Sebagai kaum pekerja di kota besar, sangat jarang kita bisa mencapai kepuasan akan kenaikan upah dari perusahaan. Sifat dasar manusia kita sudah dari sononya tidak pernah puas, dan memandang “rumput tetangga selalu lebih hijau”.
Selembar kertas itu seolah seperti menjadi rapor kita saat
kita sekolah dulu. Di kebanyakan perusahaan, juga diberlakukan sistem ranking,
kurva distribusi normal dan apapun medium pengukuran yang tujuannya adalah
untuk mengendalikan biaya gaji. Meski semua bekerja dengan baik, tetap harus
ada yang mendapat nilai jelek.
Kadang sungguh ironis karena nasib kebanyakan dari kita ditentukan oleh sekelompok orang yang berada ribuan kilometer dari tempat kita berdiri. Dengan kuasanya, mereka bisa memainkan angka-angka tersebut semau mereka, menyesuaikan berapa yang mereka bisa ambil sebelum membagikannya kepada orang-orang yang sudah bekerja keras demi memajukan perusahaan mereka.
Mereka bisa mengendalikan perusahaan di negeri jauh yang
mungkin bahkan mereka belum pernah kunjungi, menentukan penghasilan karyawan
yang mereka bahkan tidak tahu namanya. Mereka menunggu setoran setiap bulan,
menunggu presentasi dari laporan penjualan secara berkala, lalu memikirkan
bagaimana cara mempertebal kekayaan mereka.
Sementara para slave ini hanya bisa tertegun, atau puas,
atau pura-pura senang padahal beberapa waktu kemudian rajin membeli koran yang
berisi iklan lowongan pekerjaan. Yang bijak akan selalu bilang “bersyukur aja”
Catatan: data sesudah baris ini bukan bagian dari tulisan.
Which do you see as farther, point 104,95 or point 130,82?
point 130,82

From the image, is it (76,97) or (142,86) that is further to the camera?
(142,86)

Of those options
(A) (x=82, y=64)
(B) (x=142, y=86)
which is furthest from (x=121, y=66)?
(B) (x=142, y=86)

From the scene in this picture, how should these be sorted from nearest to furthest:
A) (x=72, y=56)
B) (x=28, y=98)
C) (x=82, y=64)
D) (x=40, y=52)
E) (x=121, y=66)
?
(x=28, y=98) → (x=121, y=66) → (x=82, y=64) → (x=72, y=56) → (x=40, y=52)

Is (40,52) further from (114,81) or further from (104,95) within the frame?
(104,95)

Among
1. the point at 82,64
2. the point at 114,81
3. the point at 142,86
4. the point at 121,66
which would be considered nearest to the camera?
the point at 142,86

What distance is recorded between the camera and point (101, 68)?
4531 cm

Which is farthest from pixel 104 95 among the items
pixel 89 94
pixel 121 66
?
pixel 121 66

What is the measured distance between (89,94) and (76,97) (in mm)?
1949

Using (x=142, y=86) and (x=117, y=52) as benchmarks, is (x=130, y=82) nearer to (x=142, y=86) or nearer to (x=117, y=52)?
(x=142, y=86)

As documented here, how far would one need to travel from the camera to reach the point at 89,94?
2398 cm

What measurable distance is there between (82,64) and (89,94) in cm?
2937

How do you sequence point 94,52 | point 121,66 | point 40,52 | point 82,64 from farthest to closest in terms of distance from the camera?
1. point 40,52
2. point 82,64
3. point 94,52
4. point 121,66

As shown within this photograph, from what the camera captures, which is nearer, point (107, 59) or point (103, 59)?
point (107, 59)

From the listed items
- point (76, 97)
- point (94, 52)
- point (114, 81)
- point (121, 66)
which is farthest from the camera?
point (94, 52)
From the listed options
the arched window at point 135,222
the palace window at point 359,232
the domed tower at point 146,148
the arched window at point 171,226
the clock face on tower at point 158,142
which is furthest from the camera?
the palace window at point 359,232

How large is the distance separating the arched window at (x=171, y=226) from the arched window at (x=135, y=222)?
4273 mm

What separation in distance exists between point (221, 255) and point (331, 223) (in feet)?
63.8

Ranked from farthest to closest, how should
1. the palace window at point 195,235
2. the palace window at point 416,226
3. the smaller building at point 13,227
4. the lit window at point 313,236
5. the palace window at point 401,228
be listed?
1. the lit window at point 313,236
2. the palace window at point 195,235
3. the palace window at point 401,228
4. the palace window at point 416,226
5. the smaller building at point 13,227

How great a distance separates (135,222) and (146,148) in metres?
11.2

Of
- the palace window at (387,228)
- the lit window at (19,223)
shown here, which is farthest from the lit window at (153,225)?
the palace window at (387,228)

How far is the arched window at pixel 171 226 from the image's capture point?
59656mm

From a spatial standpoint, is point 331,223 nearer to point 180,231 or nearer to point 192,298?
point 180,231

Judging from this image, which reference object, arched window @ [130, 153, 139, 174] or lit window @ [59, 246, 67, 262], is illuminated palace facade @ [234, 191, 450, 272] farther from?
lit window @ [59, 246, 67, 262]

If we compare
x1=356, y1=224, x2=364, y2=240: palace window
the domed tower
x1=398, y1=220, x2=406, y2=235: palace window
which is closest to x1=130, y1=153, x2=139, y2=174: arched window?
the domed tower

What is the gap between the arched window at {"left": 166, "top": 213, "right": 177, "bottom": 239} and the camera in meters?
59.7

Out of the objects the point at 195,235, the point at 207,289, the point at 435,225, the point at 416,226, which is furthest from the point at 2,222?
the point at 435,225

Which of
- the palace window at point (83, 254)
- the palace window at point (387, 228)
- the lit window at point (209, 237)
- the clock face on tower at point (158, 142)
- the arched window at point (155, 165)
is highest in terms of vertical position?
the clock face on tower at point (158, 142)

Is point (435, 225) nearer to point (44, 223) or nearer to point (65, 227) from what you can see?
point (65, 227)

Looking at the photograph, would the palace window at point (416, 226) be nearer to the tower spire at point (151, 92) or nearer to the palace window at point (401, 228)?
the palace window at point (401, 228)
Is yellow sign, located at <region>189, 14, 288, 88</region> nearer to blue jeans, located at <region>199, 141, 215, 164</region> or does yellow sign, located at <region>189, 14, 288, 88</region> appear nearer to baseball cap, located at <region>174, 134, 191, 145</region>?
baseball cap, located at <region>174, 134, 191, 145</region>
tapi yang dongkol akan mengupdate status di media chat dan social media secara
emosional dan tak terkendali.
Semua itu cukup disebabkan oleh selembar kertas benama “surat
cinta”. Layaknya surat cinta beneran, anda bisa dibuat terbuai, kecewa atau
gila sekalian. Sementara para pengendali nun jauh disana yang telah menyetujui
hal ini sedang memilih untuk menghisap cerutu Kuba atau mengganti velg mobil
mewah mereka. Oh, atau memasangkan dompet LV mereka dengan sepatu Louboutin.